| Task directions |
In the entries below, find the line with "Photos of Beach Village" and print exactly every line from there up to and including the line with "Дава под Наем", with no other lines.

| Data excerpts |
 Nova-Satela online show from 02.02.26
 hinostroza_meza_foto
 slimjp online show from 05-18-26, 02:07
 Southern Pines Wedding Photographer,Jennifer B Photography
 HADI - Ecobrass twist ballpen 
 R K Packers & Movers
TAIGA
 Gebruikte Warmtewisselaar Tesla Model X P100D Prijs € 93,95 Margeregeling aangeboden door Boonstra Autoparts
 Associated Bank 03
* * *
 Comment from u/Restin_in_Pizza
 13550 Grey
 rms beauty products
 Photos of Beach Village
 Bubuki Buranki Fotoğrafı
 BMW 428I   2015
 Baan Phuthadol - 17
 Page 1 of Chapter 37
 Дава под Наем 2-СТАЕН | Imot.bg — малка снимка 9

| Response |
 Photos of Beach Village
 Bubuki Buranki Fotoğrafı
 BMW 428I   2015
 Baan Phuthadol - 17
 Page 1 of Chapter 37
 Дава под Наем 2-СТАЕН | Imot.bg — малка снимка 9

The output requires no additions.